Plus profondément encore, comme cela a été justement relevé en France, dans le cas d’un déni d’octroi de nationalité pour refus de serrer la main d’un officier de l’état civil au moment d’être accueilli dans la communauté nationale, il s’agit d’un problème d’hiérarchisation des allégeances à ce moment précis. Cela est d’autant plus paradoxal que Muhammad, en son contexte, a longtemps reçu les allégeances en fonction des codes culturels de sa société tribale (la bay‘a), alors que la shahâda, la fameuse attestation de foi que tout musulman connaît aujourd’hui, n’existait tout simplement pas.
Il ne s’agit donc pas d’une simple pratique culturelle que l’on pourrait ajuster, comme lorsqu’un Japonais vient en Europe : il serre les mains, alors que cela ne se fait pas au Japon. Il s’agit d’une pratique religieuse qui hiérarchise les priorités de l’individu en fonction de son avenir dans l’Au-delà.
Comment concilier cela dans une société sécularisée et plurielle où l’Au-delà n’est pas un principe régissant le vivre-ensemble ?

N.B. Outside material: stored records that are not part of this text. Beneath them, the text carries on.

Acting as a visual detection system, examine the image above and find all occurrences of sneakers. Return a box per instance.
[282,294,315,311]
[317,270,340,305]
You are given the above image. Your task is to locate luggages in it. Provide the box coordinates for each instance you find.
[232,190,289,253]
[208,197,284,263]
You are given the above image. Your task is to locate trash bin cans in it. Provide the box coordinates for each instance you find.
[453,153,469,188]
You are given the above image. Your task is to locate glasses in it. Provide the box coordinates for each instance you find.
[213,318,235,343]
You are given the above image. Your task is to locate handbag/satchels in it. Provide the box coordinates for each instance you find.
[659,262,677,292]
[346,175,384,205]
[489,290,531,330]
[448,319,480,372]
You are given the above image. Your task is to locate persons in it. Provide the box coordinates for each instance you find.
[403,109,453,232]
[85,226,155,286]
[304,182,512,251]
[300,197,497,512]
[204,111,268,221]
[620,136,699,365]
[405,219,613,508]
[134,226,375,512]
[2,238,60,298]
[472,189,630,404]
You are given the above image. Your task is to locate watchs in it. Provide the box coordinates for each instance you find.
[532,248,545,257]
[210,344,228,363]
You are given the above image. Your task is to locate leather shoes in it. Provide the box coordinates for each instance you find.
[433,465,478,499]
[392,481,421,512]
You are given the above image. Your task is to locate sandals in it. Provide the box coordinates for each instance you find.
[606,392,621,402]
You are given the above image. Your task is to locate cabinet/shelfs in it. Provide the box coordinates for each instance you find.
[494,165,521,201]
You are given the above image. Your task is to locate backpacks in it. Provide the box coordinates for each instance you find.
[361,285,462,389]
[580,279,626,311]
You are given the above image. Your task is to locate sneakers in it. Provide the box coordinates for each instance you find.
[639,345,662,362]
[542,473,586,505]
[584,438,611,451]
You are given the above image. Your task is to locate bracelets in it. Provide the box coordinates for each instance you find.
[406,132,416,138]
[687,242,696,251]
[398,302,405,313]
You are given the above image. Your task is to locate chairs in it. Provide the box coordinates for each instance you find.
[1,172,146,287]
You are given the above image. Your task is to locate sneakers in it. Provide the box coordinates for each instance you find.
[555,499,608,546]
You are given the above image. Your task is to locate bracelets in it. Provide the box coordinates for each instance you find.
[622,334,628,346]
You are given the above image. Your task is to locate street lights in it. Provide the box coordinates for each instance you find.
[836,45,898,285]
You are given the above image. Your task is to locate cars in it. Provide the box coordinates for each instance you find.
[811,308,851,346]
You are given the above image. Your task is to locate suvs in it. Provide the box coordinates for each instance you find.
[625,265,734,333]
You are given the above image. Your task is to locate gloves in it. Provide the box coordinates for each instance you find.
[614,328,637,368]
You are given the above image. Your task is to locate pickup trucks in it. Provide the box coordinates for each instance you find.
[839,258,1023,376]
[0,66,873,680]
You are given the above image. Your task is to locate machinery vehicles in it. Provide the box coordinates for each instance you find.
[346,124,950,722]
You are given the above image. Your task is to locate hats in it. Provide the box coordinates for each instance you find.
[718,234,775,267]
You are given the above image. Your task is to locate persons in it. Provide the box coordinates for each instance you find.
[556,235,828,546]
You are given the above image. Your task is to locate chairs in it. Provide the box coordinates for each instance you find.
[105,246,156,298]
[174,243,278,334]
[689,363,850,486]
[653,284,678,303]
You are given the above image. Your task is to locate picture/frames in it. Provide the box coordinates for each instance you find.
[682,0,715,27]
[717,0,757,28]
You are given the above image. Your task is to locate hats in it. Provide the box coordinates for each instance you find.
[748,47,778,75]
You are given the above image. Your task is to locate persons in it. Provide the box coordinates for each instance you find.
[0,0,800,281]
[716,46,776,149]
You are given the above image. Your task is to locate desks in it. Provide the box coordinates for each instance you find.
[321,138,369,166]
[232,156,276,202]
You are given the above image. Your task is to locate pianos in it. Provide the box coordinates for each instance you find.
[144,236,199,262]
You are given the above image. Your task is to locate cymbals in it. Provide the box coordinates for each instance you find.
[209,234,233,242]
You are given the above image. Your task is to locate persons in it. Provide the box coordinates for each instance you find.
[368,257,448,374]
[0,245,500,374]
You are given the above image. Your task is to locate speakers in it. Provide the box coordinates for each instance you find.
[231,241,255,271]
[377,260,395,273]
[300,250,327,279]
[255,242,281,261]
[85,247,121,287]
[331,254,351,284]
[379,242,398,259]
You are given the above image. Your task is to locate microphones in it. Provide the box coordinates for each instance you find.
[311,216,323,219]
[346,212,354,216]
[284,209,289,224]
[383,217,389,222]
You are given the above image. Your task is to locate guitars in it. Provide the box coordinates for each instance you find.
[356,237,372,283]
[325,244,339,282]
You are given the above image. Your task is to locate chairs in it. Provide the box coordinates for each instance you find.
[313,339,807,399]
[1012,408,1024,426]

C’est bien là le cœur du problème. Je pense que l’approche historique permet de montrer aux tenants d’une position inflexible sur ce sujet que, bien qu’ils croient, souvent de bonne foi, se rapprocher du message de Muhammad, ils en déplacent le sens et en dénaturent les pratiques, en bouleversant la hiérarchie des priorités dans leur société. En effet, comme on le voit par de nombreux exemples, ce que cherchait avant tout Muhammad, c’était la cohésion sociale de sa société dans son ensemble, pas de sa seule communauté « religieuse ». Dans notre cas, il s’agit donc de notre société européenne – où le contact par poignée de main, joint à un contact oculaire, joue un rôle fondamental de socialisation et d’accueil de l’Autre dans sa bulle individuelle, et donc de démonstration de respect mutuel. Le refus de négociation de sa pratique fracture profondément cet espace de confiance établi par le serrage de main.
La solution que je propose dans mon travail de gestion de la diversité, par exemple, c’est que chacun et chacune aligne sa façon de saluer sur celle du premier qui a salué lors d’une rencontre – qu’il s’agisse de se serrer la main, de s’incliner, de se toucher le coude ou d’un check plus ou moins élaboré. Cela fait sens dans une société diversifiée, sans que personne ne cherche à imposer à l’autre sa façon de saluer, tout en comprenant qu’il y a des occasions dans la vie en société où la poignée de main est non négociable, parce ce qu’elle symbolise précisément, une alliance, un pacte, voire une allégeance comme du temps de Muhammad. La refuser, c’est refuser symboliquement de se reconnaître comme membre de la société. Or, des pratiques qui ont pu avoir un sens positif dans certaines contrées au Moyen-Âge, peuvent revêtir un sens complètement opposé dans nos sociétés contemporaines. A chacun et chacune, dès lors, de faire la part des choses en bonne intelligence.